All the jobs in the job array will have the same variables except for the environment variable SLURM_ARRAY_TASK_ID
, which is set to its array index value.
This variable can redirect the workflow to a different folder or execute the simulation with different parameters.
Submit the job array:
$> sbatch fibo.sh
Submitted batch job 453632
$> squeue -u $USER
JOBID PARTITION NAME USER ST TIME NODES NODELIST(REASON)

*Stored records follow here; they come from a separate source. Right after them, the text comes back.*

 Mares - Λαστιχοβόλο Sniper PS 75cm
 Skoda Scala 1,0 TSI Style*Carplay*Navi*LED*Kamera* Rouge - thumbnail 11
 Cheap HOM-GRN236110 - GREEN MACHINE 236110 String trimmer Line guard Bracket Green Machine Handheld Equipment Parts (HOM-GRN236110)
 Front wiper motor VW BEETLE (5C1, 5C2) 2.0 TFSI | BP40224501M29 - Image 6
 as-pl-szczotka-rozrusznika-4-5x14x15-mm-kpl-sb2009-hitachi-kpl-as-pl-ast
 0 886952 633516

453632_1 standby test_job gufranco R 0:03 1 taicm007
453632_2 standby test_job gufranco R 0:03 1 taicm007
453632_3 standby test_job gufranco R 0:03 1 taicm007
453632_4 standby test_job gufranco R 0:03 1 taicm007
453632_5 standby test_job gufranco R 0:03 1 taicm007
453632_6 standby test_job gufranco R 0:03 1 taicm007
453632_7 standby test_job gufranco R 0:03 1 taicm007
453632_8 standby test_job gufranco R 0:03 1 taicm007
453632_9 standby test_job gufranco R 0:03 1 taicm007
453632_10 standby test_job gufranco R 0:03 1 taicm007
The job submission will create ten jobs
When the jobs finish, their output will be in files slurm-XXX
. For example:
$> cat slurm-453632_7.out
10 first elements in the Fibonacci Sequence
Starting with 7 and 8
7 8 15 23 38 61 99 160 259 419
Key Points
The scheduler handles how compute resources are shared between users.

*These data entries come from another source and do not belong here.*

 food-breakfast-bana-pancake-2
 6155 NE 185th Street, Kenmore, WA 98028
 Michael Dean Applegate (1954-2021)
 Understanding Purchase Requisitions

Everything you do should be run through the scheduler.
A non-interactive job is expressed as a shell script that is submitted to the cluster.
Try to adjust the wall time to around 10-20% more than the expected time the job should need.
It is a good idea to keep aliases to common torque commands for easy execution.